# MBTI Types as Brands of Cereal



## Selene (Aug 2, 2009)

*INFP = Froot Loops

...because they are fruity ass birds.





** INFJ = Special K

...because they think they're God's gift to the world.





ENFP = Frosted Flakes

...because they are high as a mothafucka.





ENFJ = Reese's Puffs

...because WTF REESE'S FOR BREAKFAST?





INTP = Rice Krispies

...because they snap, crackle, and explode all over your bitch ass.





INTJ = Count Chocula

...because they don't play no games, bitch.





ENTP = Lucky Charms

...because they like to steal other people's shit.





ENTJ = Apple Jacks

...because they are a bunch of liars.





ISTP = Cinnamon Toast Crunch

...because they can't figure out what makes it taste so good.





ISTJ = Grape Nuts

...because you feel constipated just watching them do their daily routine.





ESTP = Wheaties

...because they will pump your bitch ass up whether you like it or not.





ESTJ = Fruity Pebbles

...because Barney's your bitch.





ISFP = Cocoa Puffs

...because they are fucking cuckoo.





ISFJ = Cheerios

...because they are worried about your bitch ass eating healthy.





ESFP = Honeycomb

...because they're batshit insane if you give them sugar.





ESFJ = Alpha-Bits

...because they're full of artificial sweetness.*




(Much credit due to TurranMC.)


----------



## TurranMC (Sep 15, 2009)

Selene said:


> (Much credit due to TurranMC.)


Yes! We made this after talking about the way Perseus types people as animals in Ventrilo. Selene is awesome for putting it all together! I hope you guys enjoy it.


Also I apologize for all the curse words.. Yes that was mostly me >_<


----------



## Stars (Jul 23, 2009)
※ ※ ※
• **Exercise requirements**:
**A)** In the cereal forum thread, which cereal is matched with INTJ?
**B)** Using TurranMC's reply in the cereal thread, explain what led to the list being made.
**C)** Please continue the thread on MBTI types as cereals from where it stops.

• **Entries shown**:
※ ※ ※
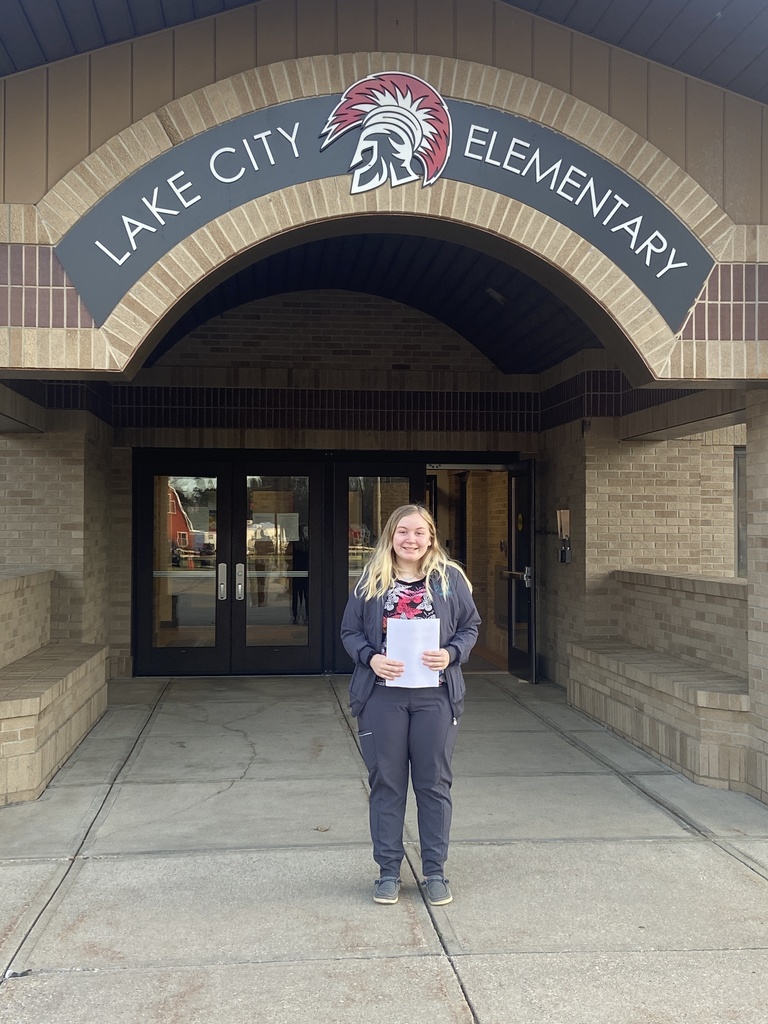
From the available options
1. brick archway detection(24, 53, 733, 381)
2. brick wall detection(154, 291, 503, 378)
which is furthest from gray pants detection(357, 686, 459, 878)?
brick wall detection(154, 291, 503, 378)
※ ※ ※
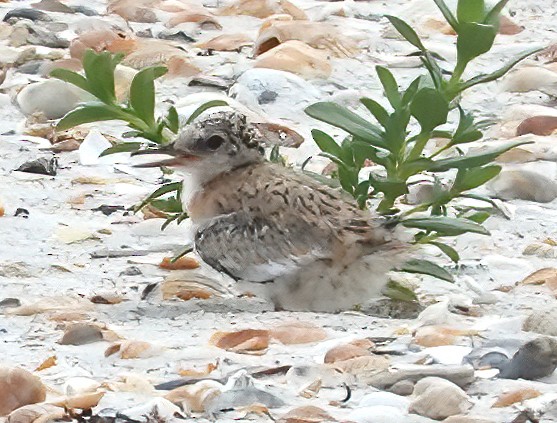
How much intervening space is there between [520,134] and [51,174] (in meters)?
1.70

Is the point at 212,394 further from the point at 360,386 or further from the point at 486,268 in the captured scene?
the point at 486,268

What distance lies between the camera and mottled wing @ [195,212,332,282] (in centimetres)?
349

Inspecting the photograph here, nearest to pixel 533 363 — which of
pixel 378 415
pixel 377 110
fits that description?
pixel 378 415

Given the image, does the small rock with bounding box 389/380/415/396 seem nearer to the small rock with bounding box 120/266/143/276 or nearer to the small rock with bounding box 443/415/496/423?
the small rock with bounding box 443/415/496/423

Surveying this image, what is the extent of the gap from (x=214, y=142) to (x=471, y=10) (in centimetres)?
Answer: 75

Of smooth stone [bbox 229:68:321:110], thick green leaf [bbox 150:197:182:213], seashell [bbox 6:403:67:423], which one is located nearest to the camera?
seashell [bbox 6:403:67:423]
※ ※ ※
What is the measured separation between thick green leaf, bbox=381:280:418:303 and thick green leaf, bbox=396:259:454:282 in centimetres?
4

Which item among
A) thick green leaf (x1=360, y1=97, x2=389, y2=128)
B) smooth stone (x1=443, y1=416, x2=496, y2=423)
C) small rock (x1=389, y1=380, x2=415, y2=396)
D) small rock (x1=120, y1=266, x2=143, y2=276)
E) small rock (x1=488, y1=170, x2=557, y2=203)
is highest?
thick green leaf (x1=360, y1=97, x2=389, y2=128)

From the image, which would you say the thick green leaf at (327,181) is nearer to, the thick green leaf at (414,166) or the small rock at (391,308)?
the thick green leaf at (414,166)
※ ※ ※
• **Answers per task**:
**A)** Count Chocula.

**B)** TurranMC and Selene came up with it after talking about the way Perseus types people as animals in Ventrilo. Selene then put it all together.

**C)**
This doesn't change the fact that Jimmy Buffett's music is horrible. Every time I hear "Margaritaville" on the radio when I'm driving, I feel like getting into a car accident on purpose. I mean look at this picture:










Can a person get any lamer? I don't think so.


----------



## murkrow (Oct 12, 2009)

I disagree on most of them.

I don't care if it's a joke. I judge this to be a nearly absolute failure.


----------



## mcgooglian (Nov 12, 2008)

How can you not like Jimmy Buffet? His music is amazing when you're chilling on a boat or in the sun.


----------



## TurranMC (Sep 15, 2009)

murkrow said:


> I disagree on most of them.
> 
> I don't care if it's a joke. I judge this to be a nearly absolute failure.


Dude you're on ventrilo crying every damn day you need to chill out bro rofl


----------



## Selene (Aug 2, 2009)

murkrow said:


> I disagree on most of them.
> 
> I don't care if it's a joke. I judge this to be a nearly absolute failure.


LOL. It's not a failure until alizeé says:



alizée le fluff said:


> This thread, Selene, is one of your minuses.


----------



## moon (Nov 29, 2008)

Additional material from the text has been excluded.